[V1][PP] Support pp with ray backend in V1 (#1800)

### What this PR does / why we need it? Support pipeline parallel with ray backend in V1Engine. Fixes #1751 ### Does this PR introduce _any_ user-facing change? Users could specify ray as distributed backend when inferencing with pp ### How was this patch tested?

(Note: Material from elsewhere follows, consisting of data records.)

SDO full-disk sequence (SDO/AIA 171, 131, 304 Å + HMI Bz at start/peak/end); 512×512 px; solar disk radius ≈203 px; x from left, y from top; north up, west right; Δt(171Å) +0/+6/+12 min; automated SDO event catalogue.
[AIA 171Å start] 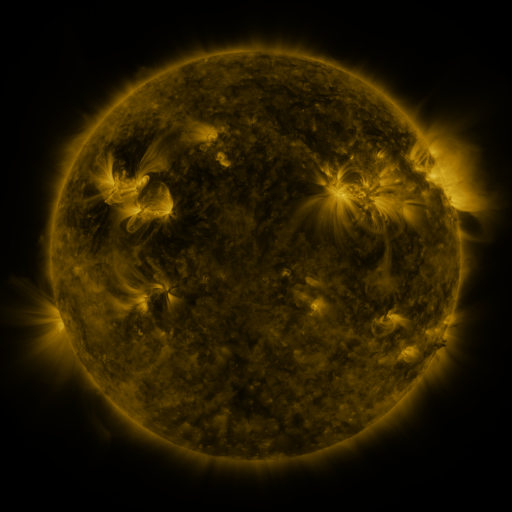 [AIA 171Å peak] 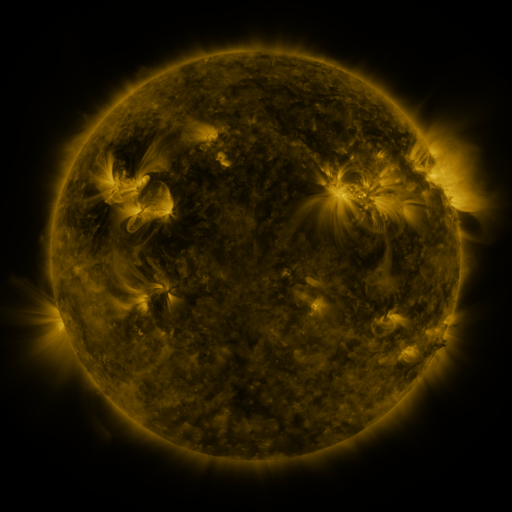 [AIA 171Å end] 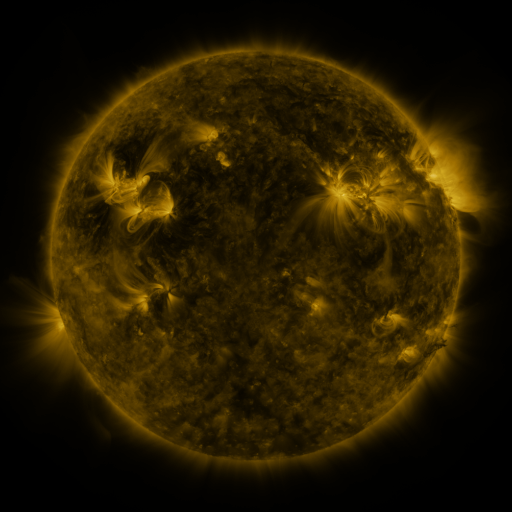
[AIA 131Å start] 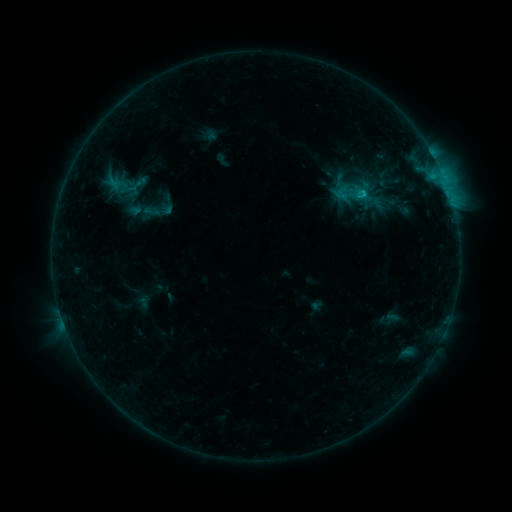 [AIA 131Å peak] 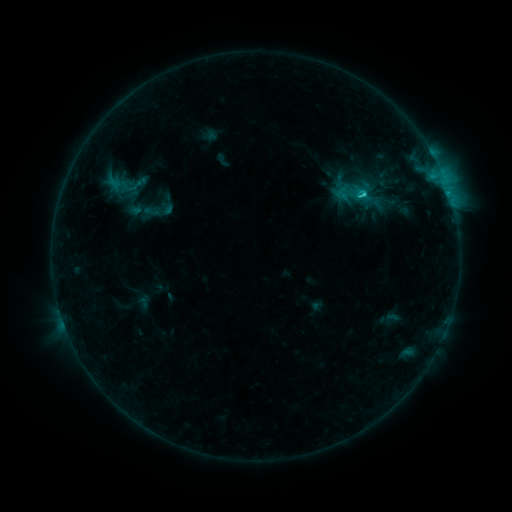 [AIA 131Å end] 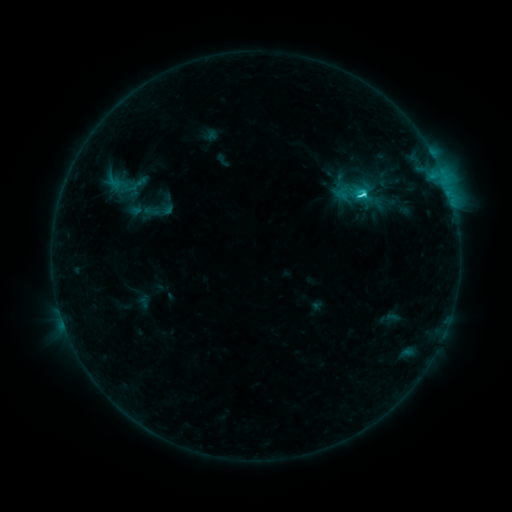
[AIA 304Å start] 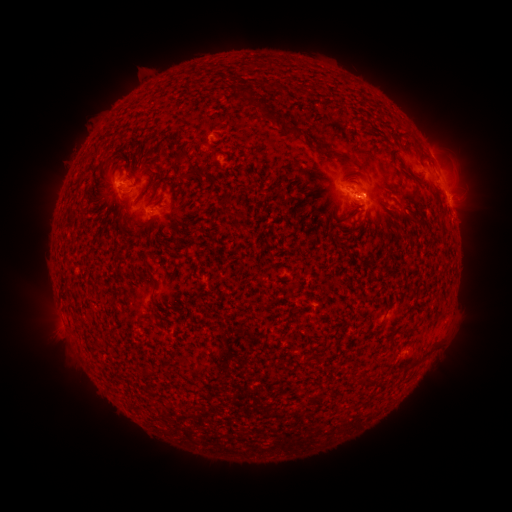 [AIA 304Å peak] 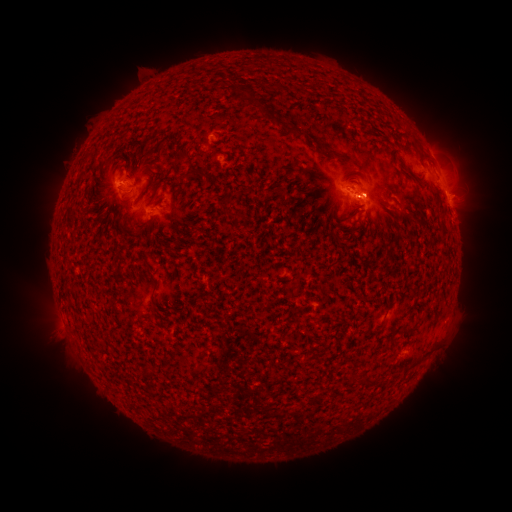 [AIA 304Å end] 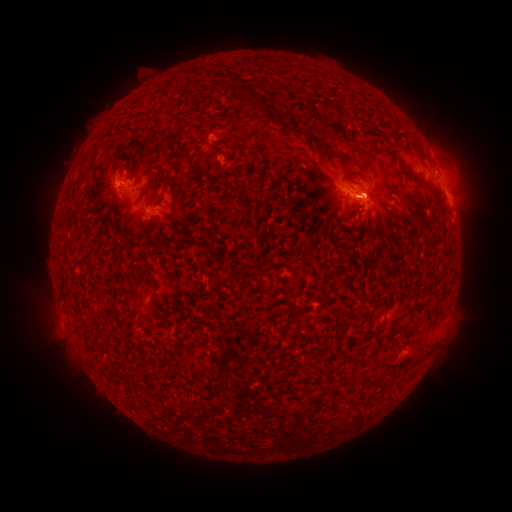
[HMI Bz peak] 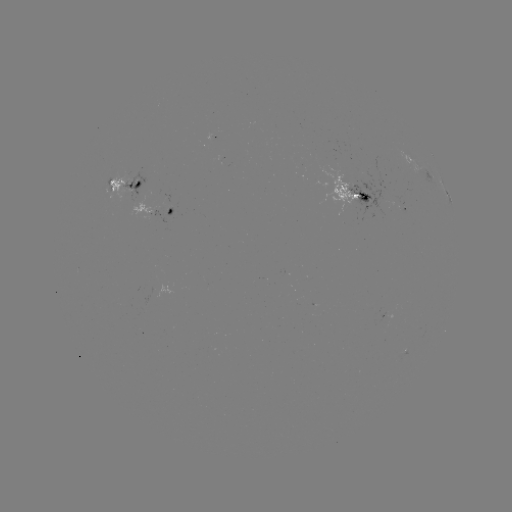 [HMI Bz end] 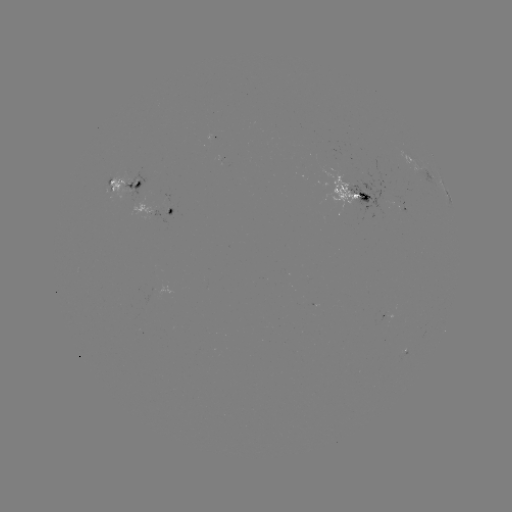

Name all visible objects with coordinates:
C3.5 flare: (361, 197)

CI passed with new added test. - vLLM version: v0.9.2 - vLLM main: 32142b3c62 --------- Signed-off-by: MengqingCao <cmq0113@163.com>
2025-07-23 14:52:52 +08:00
parent 9a3bdf2162
commit 3aa3b46bfe
5 changed files with 32 additions and 18 deletions
--- a/tests/e2e/multicard/test_pipeline_parallel.py
+++ b/tests/e2e/multicard/test_pipeline_parallel.py
@@ -24,6 +24,7 @@ MODELS = [

 TENSOR_PARALLELS = [2]
 PIPELINE_PARALLELS = [2]
+DIST_EXECUTOR_BACKEND = ["mp", "ray"]

 prompts = [
    "Hello, my name is",
@@ -34,10 +35,13 @@ prompts = [
@pytest.mark.parametrize("model", MODELS)
@pytest.mark.parametrize("tp_size", TENSOR_PARALLELS)
@pytest.mark.parametrize("pp_size", PIPELINE_PARALLELS)
-def test_models(model: str, tp_size: int, pp_size: int) -> None:
+@pytest.mark.parametrize("distributed_executor_backend", DIST_EXECUTOR_BACKEND)
+def test_models(model: str, tp_size: int, pp_size: int,
+                distributed_executor_backend: str) -> None:
    with VllmRunner(model,
                    tensor_parallel_size=tp_size,
                    pipeline_parallel_size=pp_size,
+                    distributed_executor_backend=distributed_executor_backend,
                    enforce_eager=True,
                    gpu_memory_utilization=0.7) as vllm_model:
        vllm_model.generate_greedy(prompts, 64)